Status: Final Type: Guideline Created: 2020-06-17 RFC PR: `edgedb/rfcs#0001 <https://github.com/edgedb/rfcs/pull/1>`_
This RFC describes the reasons why DDL and SDL declarations for properties and links assume optionality by default.
The data definition language, and more importantly, the schema definition language, which users use to communicate with EdgeDB, need to avoid unnecessary verbosity.
This requires some conventions and assumptions about what the user expects most of the time. Those assumptions shouldn't bar the user from changing their mind when the need arises.
A default value has far reaching consequences which we cover in this document.
Since the discussion always applies to properties and links, we're referring to them simply as pointers below.
This is the currently implemented behavior as of EdgeDB v1.0 alpha 3.

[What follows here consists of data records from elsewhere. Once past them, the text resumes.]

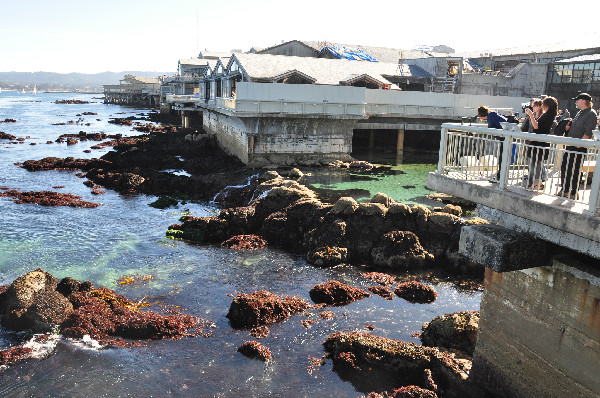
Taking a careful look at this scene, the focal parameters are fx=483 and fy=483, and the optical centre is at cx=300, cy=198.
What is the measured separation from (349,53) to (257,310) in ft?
154

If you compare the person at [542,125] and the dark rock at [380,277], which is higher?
the person at [542,125]

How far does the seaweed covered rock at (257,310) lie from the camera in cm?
1258

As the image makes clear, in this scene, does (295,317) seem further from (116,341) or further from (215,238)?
(215,238)

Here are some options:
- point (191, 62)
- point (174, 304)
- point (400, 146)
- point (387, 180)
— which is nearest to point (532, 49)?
point (400, 146)

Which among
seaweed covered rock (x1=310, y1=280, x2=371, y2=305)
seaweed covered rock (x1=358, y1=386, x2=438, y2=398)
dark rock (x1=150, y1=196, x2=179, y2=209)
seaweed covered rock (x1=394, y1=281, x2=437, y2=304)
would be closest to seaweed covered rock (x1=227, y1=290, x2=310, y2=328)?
seaweed covered rock (x1=310, y1=280, x2=371, y2=305)

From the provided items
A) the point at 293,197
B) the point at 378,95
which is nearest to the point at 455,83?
the point at 378,95

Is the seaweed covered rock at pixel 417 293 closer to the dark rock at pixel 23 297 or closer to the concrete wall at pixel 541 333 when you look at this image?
the concrete wall at pixel 541 333

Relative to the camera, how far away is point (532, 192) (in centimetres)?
752

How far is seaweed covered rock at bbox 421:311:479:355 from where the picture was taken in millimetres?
10852

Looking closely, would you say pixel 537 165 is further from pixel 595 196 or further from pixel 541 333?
Answer: pixel 541 333

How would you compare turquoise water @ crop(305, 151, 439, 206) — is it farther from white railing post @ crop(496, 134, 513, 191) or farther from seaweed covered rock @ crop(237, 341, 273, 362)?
white railing post @ crop(496, 134, 513, 191)

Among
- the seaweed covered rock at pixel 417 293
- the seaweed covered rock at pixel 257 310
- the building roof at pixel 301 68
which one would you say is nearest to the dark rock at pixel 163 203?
the building roof at pixel 301 68

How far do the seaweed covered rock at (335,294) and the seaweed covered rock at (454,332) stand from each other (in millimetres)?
2857

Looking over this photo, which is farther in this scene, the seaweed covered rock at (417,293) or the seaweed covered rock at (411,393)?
the seaweed covered rock at (417,293)
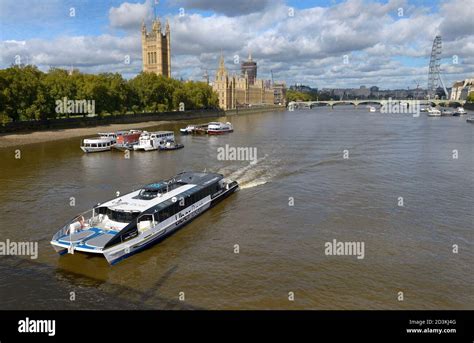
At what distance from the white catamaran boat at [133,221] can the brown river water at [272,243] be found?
603 mm

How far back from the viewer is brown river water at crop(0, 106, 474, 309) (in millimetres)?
14766

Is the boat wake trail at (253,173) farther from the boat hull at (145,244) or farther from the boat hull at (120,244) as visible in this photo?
the boat hull at (120,244)

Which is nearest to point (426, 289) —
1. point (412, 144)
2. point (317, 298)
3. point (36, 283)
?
point (317, 298)

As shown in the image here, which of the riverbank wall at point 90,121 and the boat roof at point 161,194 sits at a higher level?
the riverbank wall at point 90,121

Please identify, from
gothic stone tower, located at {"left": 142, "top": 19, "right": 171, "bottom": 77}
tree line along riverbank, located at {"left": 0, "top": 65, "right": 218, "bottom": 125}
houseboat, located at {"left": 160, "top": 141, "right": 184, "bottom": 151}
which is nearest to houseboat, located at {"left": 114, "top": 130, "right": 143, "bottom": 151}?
houseboat, located at {"left": 160, "top": 141, "right": 184, "bottom": 151}

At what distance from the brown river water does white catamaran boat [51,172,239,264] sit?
1.98 ft

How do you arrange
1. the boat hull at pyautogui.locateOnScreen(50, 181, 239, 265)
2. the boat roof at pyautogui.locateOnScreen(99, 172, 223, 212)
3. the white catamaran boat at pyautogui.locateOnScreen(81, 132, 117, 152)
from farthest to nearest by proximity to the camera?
1. the white catamaran boat at pyautogui.locateOnScreen(81, 132, 117, 152)
2. the boat roof at pyautogui.locateOnScreen(99, 172, 223, 212)
3. the boat hull at pyautogui.locateOnScreen(50, 181, 239, 265)

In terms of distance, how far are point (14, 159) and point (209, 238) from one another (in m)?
33.1

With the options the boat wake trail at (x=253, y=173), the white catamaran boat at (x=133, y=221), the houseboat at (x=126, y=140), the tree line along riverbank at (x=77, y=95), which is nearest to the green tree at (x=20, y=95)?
the tree line along riverbank at (x=77, y=95)

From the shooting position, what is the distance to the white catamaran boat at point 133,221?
17.4m

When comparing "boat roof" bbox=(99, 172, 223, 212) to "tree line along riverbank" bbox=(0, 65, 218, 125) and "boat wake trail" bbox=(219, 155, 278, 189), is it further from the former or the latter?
"tree line along riverbank" bbox=(0, 65, 218, 125)
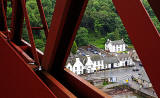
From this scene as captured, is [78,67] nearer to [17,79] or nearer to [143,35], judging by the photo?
[17,79]

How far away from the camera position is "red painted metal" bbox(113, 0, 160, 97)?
53cm

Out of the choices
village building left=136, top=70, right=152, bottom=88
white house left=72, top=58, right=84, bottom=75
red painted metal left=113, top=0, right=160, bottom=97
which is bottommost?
white house left=72, top=58, right=84, bottom=75

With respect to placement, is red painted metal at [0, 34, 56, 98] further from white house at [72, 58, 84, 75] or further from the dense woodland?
white house at [72, 58, 84, 75]

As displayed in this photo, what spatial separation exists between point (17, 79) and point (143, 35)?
980mm

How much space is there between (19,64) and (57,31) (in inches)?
15.1

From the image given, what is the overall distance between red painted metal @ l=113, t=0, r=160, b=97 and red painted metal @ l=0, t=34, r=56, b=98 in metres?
0.53

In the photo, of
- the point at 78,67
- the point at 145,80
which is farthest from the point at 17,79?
the point at 78,67

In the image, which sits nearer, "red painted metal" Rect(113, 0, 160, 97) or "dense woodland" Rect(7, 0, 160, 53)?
"red painted metal" Rect(113, 0, 160, 97)

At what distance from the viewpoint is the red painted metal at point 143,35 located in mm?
535

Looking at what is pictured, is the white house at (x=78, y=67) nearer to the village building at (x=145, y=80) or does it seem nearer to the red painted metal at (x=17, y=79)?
the village building at (x=145, y=80)

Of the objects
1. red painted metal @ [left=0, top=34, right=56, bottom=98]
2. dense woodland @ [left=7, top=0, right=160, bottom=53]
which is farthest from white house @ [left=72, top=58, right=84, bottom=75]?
red painted metal @ [left=0, top=34, right=56, bottom=98]

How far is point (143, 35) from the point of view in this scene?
22.0 inches

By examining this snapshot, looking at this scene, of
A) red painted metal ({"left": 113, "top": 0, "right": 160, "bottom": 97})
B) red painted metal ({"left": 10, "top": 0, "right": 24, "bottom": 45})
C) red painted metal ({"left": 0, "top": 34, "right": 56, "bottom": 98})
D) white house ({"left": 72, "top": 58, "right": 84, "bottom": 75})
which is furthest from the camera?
white house ({"left": 72, "top": 58, "right": 84, "bottom": 75})

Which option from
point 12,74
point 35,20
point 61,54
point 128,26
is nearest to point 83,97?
point 61,54
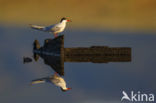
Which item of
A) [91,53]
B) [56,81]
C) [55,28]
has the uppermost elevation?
[55,28]

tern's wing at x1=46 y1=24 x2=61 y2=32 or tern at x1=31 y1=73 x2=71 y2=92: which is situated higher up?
tern's wing at x1=46 y1=24 x2=61 y2=32

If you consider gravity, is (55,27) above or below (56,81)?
above

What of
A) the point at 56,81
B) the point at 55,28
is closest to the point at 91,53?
the point at 55,28

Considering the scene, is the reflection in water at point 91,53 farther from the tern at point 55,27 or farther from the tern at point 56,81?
the tern at point 56,81

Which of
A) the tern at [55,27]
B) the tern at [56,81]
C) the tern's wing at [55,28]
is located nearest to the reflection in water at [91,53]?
the tern at [55,27]

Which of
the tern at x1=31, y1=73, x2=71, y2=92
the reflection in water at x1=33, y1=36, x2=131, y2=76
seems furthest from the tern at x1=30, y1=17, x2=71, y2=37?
the tern at x1=31, y1=73, x2=71, y2=92

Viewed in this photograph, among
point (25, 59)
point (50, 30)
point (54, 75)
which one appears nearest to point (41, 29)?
point (50, 30)

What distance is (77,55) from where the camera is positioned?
2889 centimetres

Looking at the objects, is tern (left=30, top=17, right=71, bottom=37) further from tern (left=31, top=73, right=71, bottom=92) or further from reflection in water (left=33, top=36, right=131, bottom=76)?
tern (left=31, top=73, right=71, bottom=92)

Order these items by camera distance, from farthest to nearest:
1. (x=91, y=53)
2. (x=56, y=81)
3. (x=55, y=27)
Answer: (x=91, y=53) → (x=55, y=27) → (x=56, y=81)

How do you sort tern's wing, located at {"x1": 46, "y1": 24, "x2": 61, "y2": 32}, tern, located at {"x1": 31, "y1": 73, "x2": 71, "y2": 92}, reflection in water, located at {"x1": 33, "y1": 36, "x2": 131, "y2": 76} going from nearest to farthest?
tern, located at {"x1": 31, "y1": 73, "x2": 71, "y2": 92} < tern's wing, located at {"x1": 46, "y1": 24, "x2": 61, "y2": 32} < reflection in water, located at {"x1": 33, "y1": 36, "x2": 131, "y2": 76}

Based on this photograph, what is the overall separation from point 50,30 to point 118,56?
21.3ft

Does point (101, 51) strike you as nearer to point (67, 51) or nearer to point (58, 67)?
point (67, 51)

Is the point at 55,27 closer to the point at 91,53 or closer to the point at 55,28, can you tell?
the point at 55,28
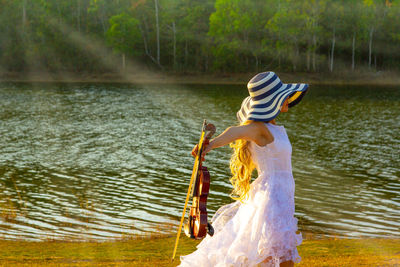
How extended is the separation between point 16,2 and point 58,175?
86203 mm

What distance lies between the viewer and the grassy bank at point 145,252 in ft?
25.7

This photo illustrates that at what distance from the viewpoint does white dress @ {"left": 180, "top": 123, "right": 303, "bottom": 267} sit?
4.37m

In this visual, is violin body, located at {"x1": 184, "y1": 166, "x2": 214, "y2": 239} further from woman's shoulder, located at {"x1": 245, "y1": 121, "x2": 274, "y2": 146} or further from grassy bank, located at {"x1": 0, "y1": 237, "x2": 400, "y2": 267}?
grassy bank, located at {"x1": 0, "y1": 237, "x2": 400, "y2": 267}

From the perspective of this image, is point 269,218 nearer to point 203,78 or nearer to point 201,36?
point 203,78

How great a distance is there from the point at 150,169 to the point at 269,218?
49.7 feet

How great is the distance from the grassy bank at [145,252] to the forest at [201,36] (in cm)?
6866

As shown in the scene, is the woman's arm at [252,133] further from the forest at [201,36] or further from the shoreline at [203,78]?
the forest at [201,36]

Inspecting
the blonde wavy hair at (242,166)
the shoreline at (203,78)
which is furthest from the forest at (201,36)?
the blonde wavy hair at (242,166)

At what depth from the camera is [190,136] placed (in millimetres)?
28078

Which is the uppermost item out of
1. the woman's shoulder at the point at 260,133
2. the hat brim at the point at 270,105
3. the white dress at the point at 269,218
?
the hat brim at the point at 270,105

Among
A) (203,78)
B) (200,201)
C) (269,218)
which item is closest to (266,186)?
(269,218)

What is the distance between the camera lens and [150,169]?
1936 cm

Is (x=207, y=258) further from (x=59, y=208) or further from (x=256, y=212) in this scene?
(x=59, y=208)

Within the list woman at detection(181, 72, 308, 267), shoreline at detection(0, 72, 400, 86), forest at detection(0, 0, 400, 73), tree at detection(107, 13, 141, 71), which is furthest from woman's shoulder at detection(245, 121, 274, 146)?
tree at detection(107, 13, 141, 71)
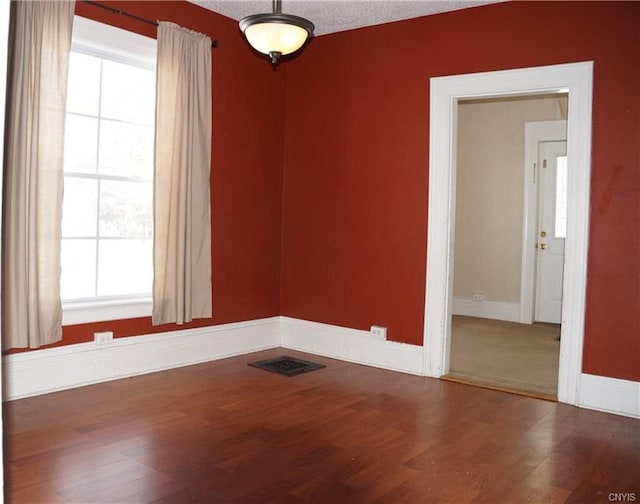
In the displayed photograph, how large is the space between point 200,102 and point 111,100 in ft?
2.26

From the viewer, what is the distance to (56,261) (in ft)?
11.8

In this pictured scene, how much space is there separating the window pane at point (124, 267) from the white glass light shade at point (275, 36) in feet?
6.05

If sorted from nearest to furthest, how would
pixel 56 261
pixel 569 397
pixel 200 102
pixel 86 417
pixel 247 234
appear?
pixel 86 417
pixel 56 261
pixel 569 397
pixel 200 102
pixel 247 234

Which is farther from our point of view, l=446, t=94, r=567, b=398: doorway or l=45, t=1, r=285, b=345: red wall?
l=446, t=94, r=567, b=398: doorway

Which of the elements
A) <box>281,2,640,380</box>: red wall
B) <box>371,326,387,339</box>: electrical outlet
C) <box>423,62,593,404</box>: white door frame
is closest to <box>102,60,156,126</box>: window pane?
<box>281,2,640,380</box>: red wall

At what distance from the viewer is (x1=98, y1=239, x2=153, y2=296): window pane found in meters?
4.09

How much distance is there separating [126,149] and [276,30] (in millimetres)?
1672

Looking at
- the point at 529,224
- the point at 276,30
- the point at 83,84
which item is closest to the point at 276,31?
the point at 276,30

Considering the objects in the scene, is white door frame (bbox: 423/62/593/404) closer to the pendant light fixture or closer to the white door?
the pendant light fixture

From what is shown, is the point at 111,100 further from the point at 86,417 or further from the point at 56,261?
the point at 86,417

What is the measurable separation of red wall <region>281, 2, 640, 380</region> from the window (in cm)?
151

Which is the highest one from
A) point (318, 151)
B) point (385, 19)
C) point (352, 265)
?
point (385, 19)

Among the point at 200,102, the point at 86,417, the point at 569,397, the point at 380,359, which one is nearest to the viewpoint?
the point at 86,417

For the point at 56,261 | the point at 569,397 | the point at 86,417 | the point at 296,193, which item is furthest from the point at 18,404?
the point at 569,397
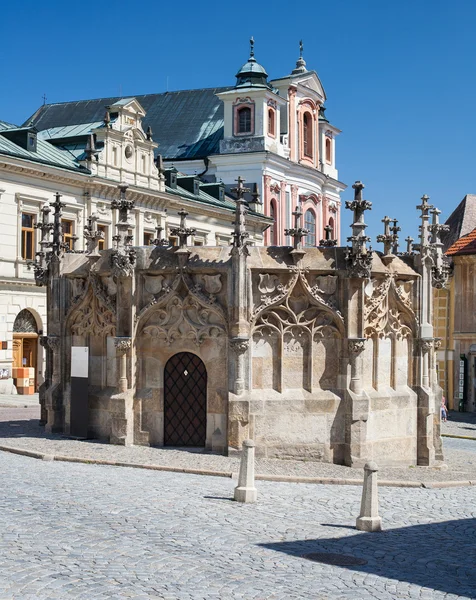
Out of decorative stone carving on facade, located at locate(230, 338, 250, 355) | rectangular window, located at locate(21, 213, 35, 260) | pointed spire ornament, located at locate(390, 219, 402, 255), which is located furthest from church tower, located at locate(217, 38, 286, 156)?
decorative stone carving on facade, located at locate(230, 338, 250, 355)

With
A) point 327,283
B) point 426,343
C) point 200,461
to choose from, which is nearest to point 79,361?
point 200,461

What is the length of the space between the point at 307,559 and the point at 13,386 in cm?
3287

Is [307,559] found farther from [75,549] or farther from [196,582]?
[75,549]

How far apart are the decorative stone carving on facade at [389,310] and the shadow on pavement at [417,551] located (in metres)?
7.91

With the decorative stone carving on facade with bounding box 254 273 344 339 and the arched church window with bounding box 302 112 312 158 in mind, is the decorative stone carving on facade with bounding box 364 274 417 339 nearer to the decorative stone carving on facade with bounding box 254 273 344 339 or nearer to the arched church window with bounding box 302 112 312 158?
the decorative stone carving on facade with bounding box 254 273 344 339

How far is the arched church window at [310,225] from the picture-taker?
69562 mm

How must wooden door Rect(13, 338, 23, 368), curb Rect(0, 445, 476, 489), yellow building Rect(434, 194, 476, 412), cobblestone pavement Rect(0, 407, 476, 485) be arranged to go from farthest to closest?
yellow building Rect(434, 194, 476, 412), wooden door Rect(13, 338, 23, 368), cobblestone pavement Rect(0, 407, 476, 485), curb Rect(0, 445, 476, 489)

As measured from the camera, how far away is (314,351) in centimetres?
2162

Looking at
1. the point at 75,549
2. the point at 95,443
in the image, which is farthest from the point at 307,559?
the point at 95,443

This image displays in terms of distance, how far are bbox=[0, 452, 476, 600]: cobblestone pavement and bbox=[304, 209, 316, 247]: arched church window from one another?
2039 inches

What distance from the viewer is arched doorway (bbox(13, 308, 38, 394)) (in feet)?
143

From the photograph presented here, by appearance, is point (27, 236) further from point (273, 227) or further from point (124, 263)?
point (273, 227)

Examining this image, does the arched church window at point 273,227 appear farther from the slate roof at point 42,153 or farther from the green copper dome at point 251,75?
the slate roof at point 42,153

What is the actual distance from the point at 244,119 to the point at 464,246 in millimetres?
24133
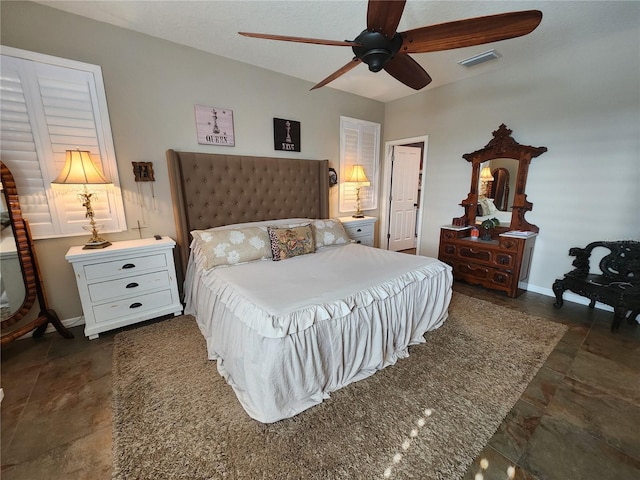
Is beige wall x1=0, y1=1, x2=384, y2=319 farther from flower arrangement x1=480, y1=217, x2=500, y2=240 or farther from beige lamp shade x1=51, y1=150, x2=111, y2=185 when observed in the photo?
flower arrangement x1=480, y1=217, x2=500, y2=240

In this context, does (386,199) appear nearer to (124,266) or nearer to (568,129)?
(568,129)

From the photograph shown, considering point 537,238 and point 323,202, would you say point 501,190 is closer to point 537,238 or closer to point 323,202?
point 537,238

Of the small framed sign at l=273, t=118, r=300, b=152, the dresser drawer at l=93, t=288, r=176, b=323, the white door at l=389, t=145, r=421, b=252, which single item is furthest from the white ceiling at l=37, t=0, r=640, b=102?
the dresser drawer at l=93, t=288, r=176, b=323

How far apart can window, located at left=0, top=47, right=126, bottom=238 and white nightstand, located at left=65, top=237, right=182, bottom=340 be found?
0.37 metres

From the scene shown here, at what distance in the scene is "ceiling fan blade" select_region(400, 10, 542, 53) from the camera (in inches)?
53.8

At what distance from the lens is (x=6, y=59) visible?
78.2 inches

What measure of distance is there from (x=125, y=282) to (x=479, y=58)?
4235 millimetres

An optional pointer is a form of incomplete data that allows the application to flexibly decide how to proceed. If the data is there, fine. If it isn't, the application can include user-level code to deal with that.
Moreover, multi properties and multi links make the case of an empty set intuitively acceptable: since the cardinality allows for any number of elements, a state with an empty set is not surprising.
Plenty of examples of existing databases and RPC systems assume optionality by default. Relational databases assume optionality unless a NOT NULL constraint is passed. Protocol buffers removed support for required fields altogether in version 3. JSON-based NoSQL databases like MongoDB assume optionality.
Promoting an optional field into a required field doesn't create silent failures in pre-existing queries.
Developers might be failing to fill pointers at INSERT time due to forgetfulness at query creation time, even if the data could be provided. They might be harder to fill at a later stage.
Optionality is a special case that the user code has to deal with. Empty sets in queries might leave to unexpected results, i.e. missing objects. An empty set is a special case of a default value. A better default might be possible for a given pointer.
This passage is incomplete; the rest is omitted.